Metin
Pulhane Ltd.Şti.
Pulun Osmanlıda Doğduğu 19. Yüzyıl ortalarında Üsküdar'dan İstanbul
Sitemde Google
TÜRK ÇİZGİ KAHRAMANLARI
TÜRK ÇİZGİ KAHRAMANLARI

2006.05 - Karaoğlan
Karaoğlan, Suat Yalaz tarafından yaratılan bir çizgi kahramandır. 1959 yılında Akşam Gazetesi’nde yayımlanan Cengiz Han’ın Hâzineleri adlı öykü ile doğdu ve 1963’de Asya Kaplanı macerası ile ilk Karaoğlan dergisi satışa sunuldu. Karaoğlan’ın maceraları ilk kez 1965'de "Altay’dan Gelen Yiğit” adı ile filme alındı.
Suat Yalaz, Karaoğlan serüvenlerini Türk tarih ve folklorundan yaralanarak hazırlamıştır. Karaoğlan bir kahramanda bulunması gerekli özelliklerin hemen hemen hepsine sahip atletik, deli dolu, gözü pek ve mert bir Uygur gencidir. İçki gibi kötü alışkanlıklardan uzak durur, kesinlikle yalan konuşmaz. Erkek çocuklara yapılan ad koyma töreni yapılamadığından adı verilememiştir. Annesi hayatta olmadığından babası tarafından büyütülmesi için bir ormancıya emanet edilmiştir. Bebek kendilerine ait olmadığı için yaşlı ormancı ve hanımı küçüğe ad vermemişler ancak simsiyah saçlanndan dolayı ona Karaoğlan demekle yetinmişlerdir.
Ününü Asya Kaplanı Karaoğlan olarak yapacak olan bu genç adam, babası kılıç ustası Baybora, bir dövüş esnasında tanıştığı ve dost olduğu, midesine düşkün olduğu kadar kavgaya da düşkün yaşlı savaşçı Balaban, Semerkand’da hırsızlık yaparken yakaladığı ve kendisine aşık ettiği Bayırgülü, biraz kocamış, at uşağı Çalık karakterlerinin de katkılarıyla bizleri, Orta Asya steplerinde özgürlük duygumuzu kamçılayan farklı bir dünyaya taşır.

Görevin kapsamı
Karaoğlan metnini kaldığı yerden sürdürün. Ardından gelen liste, metinden tamamen ayrı bir malzemedir.

Çıkarılan liste
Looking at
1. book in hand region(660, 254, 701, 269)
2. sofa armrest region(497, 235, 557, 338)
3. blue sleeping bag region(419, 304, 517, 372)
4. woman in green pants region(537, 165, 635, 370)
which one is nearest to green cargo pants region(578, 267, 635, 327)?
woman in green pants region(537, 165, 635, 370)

Göreve yanıt
2007.21 - Keloğlan
Keloğlan, nesillerden nesillere aktarılarak günümüze kadar gelen, büyük düşler kurabilen, gerektiğinde en büyük ödülleri elinin tersiyle itebilen, erdemli, sağduyulu, biraz saf, biraz romantik ve pratik zekalı Türk masal kahramanıdır. Tembelliği her seferinde başına iş açsa da o, çocuksu saflığı, pratik zekası, yapıcı karakteriyle sonunda mutlaka doğruya ulaşır.
Keloğlan, çocuklar tarafından çok sevilen bir masal kahramanı olduğu için çocuklara yakın bir tiptir. Her masalın sonunda mutlaka başarılı olur. Zekâsı ve başarısı ile çirkinliğini örter. Keloğlan, köyündeki yoksul evinden uzaklaşsa ve kötüler onu güç durumda bıraksa da iyilerin desteği ile kötüleri yener ve onlarla hesaplaşır. Ödülü kazanmadan önce, özellikle de padişah tarafından sınanır. Sonunda masalda da olsa padişahın güzelliği dillere destan kızı ile evlenmeyi başaracak kadar akıllı ve iyi yüreklidir.
Keloğlan masallarının sözlü anlatım dönemlerindeki yaygınlığı bu masal kahramanının günümüze kadar unutulmadan gelmesini ve en çok okunan masal türü olmasını sağlamıştır. Pul tasarımlarında; Keloğlan ve Kuyudaki Dev, Keloğlan ile Anası, Keloğlan ve Eşeği, Keloğlanın Uçan Halısı, gibi masal kahramanlarına yer verilmiştir.

2023.07/1385 - Çizgi Kahramanlar ( Rafadan Tayfa )
Rafadan Tayfa, 8 Şubat 2014'te TRT Çocuk'ta yayınlanmaya başlayan Türk yapımı animasyon çizgi filmdir.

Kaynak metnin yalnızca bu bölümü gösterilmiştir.